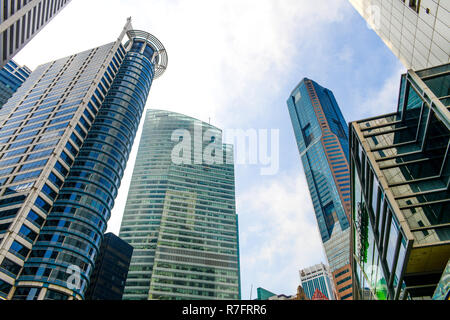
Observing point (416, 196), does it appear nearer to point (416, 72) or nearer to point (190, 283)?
point (416, 72)

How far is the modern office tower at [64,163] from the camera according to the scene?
2147 inches

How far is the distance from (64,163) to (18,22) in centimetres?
3456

Work to complete
Rescale every line starting at the one that contains "How far is the modern" and ending at the last line of the items. Multiply each distance given in the answers by 2.4 and round it to a whole number, with halves rounded up, while every other line and number stays unchanged.

Task solution
How far is the modern office tower at [64,163] from the camera according to the scene?
5153 inches

How far is the distance from (64,163) to (18,22) in centimetres?
8294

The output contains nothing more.